__Exercise__: Every line of the data below needs to be reproduced exactly.

(Stored data entries)
*** Begin section ***
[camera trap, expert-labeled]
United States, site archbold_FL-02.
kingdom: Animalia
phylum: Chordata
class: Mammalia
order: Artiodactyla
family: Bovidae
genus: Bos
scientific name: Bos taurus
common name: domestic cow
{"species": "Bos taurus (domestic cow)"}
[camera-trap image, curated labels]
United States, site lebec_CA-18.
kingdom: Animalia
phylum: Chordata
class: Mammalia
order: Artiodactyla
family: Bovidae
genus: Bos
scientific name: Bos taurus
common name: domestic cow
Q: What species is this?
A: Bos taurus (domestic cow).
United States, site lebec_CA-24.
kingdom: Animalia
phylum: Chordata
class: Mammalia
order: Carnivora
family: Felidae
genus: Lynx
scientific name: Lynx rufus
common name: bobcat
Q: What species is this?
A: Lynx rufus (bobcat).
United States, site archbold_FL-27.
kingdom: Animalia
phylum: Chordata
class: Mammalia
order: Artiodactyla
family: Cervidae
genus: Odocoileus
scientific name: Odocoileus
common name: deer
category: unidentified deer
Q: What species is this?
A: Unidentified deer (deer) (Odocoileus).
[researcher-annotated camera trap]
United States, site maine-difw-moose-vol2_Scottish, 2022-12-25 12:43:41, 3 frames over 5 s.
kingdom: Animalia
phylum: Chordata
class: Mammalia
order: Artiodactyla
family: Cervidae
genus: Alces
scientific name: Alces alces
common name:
*** End section ***
__Solved exercise__:
[camera trap, expert-labeled]
United States, site archbold_FL-02.
kingdom: Animalia
phylum: Chordata
class: Mammalia
order: Artiodactyla
family: Bovidae
genus: Bos
scientific name: Bos taurus
common name: domestic cow
{"species": "Bos taurus (domestic cow)"}
[camera-trap image, curated labels]
United States, site lebec_CA-18.
kingdom: Animalia
phylum: Chordata
class: Mammalia
order: Artiodactyla
family: Bovidae
genus: Bos
scientific name: Bos taurus
common name: domestic cow
Q: What species is this?
A: Bos taurus (domestic cow).
United States, site lebec_CA-24.
kingdom: Animalia
phylum: Chordata
class: Mammalia
order: Carnivora
family: Felidae
genus: Lynx
scientific name: Lynx rufus
common name: bobcat
Q: What species is this?
A: Lynx rufus (bobcat).
United States, site archbold_FL-27.
kingdom: Animalia
phylum: Chordata
class: Mammalia
order: Artiodactyla
family: Cervidae
genus: Odocoileus
scientific name: Odocoileus
common name: deer
category: unidentified deer
Q: What species is this?
A: Unidentified deer (deer) (Odocoileus).
[researcher-annotated camera trap]
United States, site maine-difw-moose-vol2_Scottish, 2022-12-25 12:43:41, 3 frames over 5 s.
kingdom: Animalia
phylum: Chordata
class: Mammalia
order: Artiodactyla
family: Cervidae
genus: Alces
scientific name: Alces alces
common name:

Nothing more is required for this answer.